#### Set problem:
Pick out every line in the data below that contains the word "higher" and copy each of those lines. Letter case must match.

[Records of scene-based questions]
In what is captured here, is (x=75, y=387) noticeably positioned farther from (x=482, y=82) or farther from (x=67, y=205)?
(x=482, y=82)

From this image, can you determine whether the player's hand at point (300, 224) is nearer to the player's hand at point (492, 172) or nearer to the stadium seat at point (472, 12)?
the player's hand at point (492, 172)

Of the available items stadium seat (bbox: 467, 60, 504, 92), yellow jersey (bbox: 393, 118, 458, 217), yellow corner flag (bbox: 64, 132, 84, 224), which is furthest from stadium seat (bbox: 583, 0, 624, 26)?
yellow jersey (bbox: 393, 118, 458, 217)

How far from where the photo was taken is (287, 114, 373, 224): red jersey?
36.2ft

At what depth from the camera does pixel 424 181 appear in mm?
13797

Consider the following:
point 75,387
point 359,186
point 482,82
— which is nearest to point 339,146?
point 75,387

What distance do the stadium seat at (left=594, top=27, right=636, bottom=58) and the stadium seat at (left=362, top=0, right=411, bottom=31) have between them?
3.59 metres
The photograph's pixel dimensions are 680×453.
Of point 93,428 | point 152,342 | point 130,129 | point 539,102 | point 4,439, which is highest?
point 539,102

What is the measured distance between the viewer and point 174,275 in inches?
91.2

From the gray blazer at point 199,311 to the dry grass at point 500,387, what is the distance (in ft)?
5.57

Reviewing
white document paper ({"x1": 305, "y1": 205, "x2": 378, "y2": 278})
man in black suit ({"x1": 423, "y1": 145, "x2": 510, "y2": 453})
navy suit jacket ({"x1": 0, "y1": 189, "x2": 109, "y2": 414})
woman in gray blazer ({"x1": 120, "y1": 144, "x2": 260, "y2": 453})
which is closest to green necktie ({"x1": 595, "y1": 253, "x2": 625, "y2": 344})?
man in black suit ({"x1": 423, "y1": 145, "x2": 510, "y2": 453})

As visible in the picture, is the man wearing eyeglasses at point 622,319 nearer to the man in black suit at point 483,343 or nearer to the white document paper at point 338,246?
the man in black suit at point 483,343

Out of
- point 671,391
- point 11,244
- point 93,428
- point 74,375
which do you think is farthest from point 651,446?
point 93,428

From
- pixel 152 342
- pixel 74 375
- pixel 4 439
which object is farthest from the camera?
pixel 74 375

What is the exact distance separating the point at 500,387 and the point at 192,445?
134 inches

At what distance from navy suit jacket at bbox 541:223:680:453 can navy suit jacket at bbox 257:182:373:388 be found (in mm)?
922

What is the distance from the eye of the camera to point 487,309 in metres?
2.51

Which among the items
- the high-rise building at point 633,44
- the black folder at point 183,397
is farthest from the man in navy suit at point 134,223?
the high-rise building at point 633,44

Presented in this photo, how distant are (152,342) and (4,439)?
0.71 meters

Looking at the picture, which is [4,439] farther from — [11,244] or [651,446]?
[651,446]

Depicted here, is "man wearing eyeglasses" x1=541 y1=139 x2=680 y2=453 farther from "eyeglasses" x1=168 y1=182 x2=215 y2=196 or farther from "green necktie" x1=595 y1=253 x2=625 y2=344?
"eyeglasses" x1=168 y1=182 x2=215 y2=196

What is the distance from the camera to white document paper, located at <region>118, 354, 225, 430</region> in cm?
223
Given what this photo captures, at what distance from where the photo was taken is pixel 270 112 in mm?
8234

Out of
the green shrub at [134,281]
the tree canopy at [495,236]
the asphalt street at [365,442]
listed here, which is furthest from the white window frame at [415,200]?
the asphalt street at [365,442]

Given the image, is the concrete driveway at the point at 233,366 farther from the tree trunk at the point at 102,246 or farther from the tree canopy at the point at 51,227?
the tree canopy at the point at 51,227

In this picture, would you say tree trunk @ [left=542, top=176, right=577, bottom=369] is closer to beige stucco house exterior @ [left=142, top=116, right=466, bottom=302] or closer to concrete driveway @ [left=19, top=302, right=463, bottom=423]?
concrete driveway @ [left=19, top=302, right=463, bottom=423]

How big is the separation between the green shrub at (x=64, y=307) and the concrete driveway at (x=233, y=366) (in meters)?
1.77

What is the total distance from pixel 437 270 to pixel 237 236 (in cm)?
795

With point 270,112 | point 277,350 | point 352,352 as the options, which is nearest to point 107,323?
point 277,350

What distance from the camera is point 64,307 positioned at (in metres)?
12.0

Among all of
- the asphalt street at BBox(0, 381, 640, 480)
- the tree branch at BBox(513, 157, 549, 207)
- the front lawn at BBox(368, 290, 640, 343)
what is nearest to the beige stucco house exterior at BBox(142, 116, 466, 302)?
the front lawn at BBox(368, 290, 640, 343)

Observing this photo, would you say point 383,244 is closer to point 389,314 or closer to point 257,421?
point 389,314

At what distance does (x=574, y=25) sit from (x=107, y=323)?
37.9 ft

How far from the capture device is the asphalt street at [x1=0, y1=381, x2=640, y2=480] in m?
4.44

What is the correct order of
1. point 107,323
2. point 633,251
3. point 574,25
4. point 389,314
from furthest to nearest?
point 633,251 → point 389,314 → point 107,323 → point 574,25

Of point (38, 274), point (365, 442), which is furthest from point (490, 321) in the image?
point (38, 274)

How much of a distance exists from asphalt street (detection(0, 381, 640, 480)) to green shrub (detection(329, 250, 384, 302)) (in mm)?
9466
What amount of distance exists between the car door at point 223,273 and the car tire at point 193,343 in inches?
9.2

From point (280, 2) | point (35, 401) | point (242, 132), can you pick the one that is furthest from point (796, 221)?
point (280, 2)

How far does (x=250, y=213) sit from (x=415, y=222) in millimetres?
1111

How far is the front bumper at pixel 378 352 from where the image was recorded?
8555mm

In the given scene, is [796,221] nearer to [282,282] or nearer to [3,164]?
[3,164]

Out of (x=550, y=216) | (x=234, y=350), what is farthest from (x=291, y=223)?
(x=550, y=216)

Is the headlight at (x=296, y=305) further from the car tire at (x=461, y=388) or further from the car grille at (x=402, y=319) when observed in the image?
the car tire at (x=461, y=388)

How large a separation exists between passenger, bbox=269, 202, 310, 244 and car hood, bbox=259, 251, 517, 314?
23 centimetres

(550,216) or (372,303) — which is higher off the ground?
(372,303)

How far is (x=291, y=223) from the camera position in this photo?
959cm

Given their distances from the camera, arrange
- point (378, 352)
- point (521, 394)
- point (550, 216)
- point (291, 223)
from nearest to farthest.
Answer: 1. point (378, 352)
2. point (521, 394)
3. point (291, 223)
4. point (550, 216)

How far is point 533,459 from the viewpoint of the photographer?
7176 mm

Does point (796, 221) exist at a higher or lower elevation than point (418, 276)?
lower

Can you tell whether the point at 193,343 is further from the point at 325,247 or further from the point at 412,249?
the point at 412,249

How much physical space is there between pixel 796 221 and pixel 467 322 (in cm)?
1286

* * *

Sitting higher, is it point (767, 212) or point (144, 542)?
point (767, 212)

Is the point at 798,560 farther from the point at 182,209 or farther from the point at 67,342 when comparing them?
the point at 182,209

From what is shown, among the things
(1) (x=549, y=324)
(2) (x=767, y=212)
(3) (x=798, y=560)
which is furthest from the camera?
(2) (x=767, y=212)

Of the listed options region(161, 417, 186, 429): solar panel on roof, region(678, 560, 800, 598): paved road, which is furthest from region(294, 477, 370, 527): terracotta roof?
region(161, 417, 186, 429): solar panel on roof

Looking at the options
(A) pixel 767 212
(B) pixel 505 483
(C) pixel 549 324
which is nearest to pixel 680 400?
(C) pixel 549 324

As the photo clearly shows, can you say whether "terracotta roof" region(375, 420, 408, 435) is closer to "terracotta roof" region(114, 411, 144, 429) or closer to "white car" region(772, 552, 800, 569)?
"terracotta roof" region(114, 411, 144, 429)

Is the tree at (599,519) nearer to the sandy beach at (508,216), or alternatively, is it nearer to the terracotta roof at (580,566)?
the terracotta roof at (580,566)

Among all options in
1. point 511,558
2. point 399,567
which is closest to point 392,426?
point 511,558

...

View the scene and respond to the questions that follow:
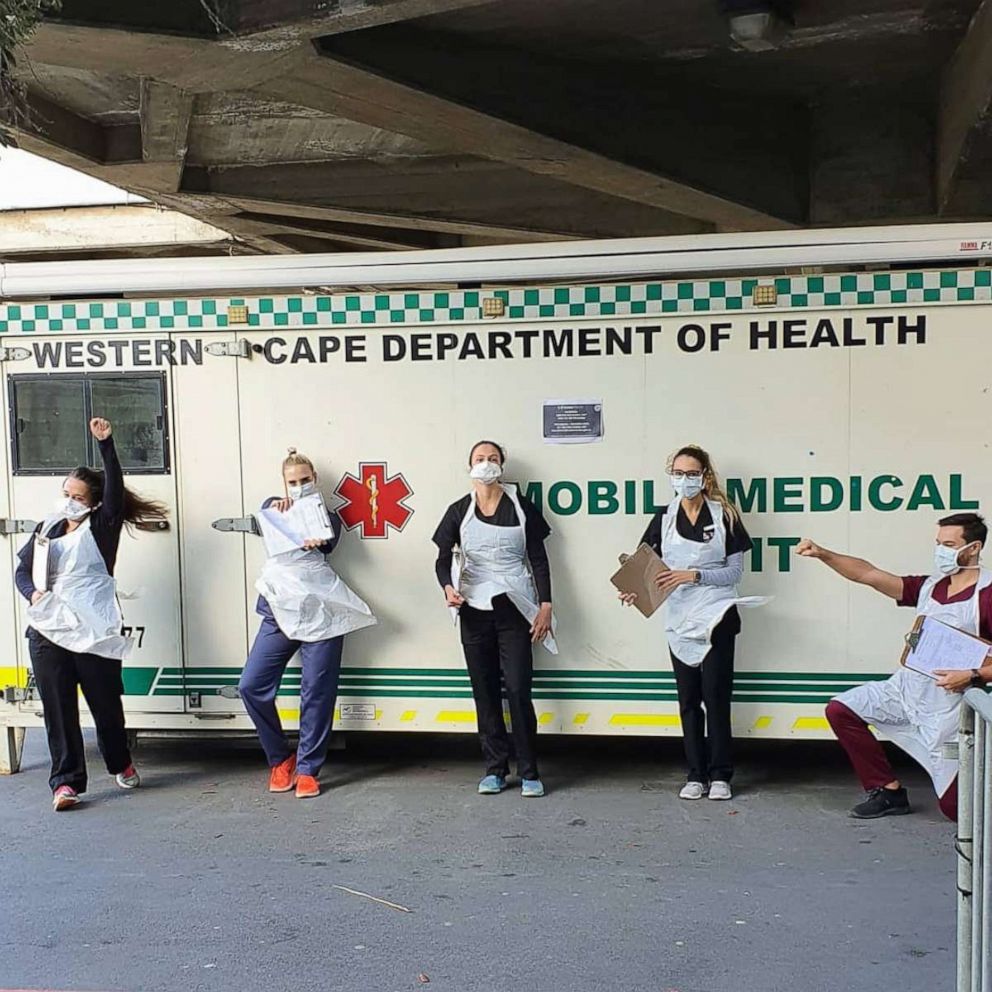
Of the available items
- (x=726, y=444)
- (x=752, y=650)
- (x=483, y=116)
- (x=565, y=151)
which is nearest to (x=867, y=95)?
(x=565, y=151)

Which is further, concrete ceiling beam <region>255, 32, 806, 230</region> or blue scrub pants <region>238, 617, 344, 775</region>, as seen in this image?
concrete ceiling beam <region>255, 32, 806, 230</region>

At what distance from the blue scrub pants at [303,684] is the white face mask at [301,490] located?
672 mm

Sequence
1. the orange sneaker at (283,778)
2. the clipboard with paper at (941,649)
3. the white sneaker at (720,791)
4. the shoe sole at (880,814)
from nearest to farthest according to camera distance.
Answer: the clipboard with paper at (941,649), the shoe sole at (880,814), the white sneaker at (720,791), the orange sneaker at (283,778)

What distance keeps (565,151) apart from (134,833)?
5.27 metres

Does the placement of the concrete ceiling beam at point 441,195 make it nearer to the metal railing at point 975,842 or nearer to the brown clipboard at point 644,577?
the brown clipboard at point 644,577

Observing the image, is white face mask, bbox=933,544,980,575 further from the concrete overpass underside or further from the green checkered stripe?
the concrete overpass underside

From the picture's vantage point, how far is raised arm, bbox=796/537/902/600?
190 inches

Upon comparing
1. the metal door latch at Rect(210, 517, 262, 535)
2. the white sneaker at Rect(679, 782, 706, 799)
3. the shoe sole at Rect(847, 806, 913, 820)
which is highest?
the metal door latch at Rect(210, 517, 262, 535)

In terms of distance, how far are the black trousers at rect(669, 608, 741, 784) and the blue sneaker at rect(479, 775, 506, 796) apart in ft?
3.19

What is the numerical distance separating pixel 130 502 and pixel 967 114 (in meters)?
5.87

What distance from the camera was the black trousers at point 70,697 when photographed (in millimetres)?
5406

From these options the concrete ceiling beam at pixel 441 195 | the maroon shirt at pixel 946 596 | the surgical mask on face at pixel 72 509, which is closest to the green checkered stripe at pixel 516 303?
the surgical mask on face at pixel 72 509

#### Finished task:
(550,216) or (372,303) — which is higher off the ground?
Does point (796, 221) exist at a higher or lower elevation than point (418, 276)?
Sitting higher, is it point (767, 212) or point (144, 542)?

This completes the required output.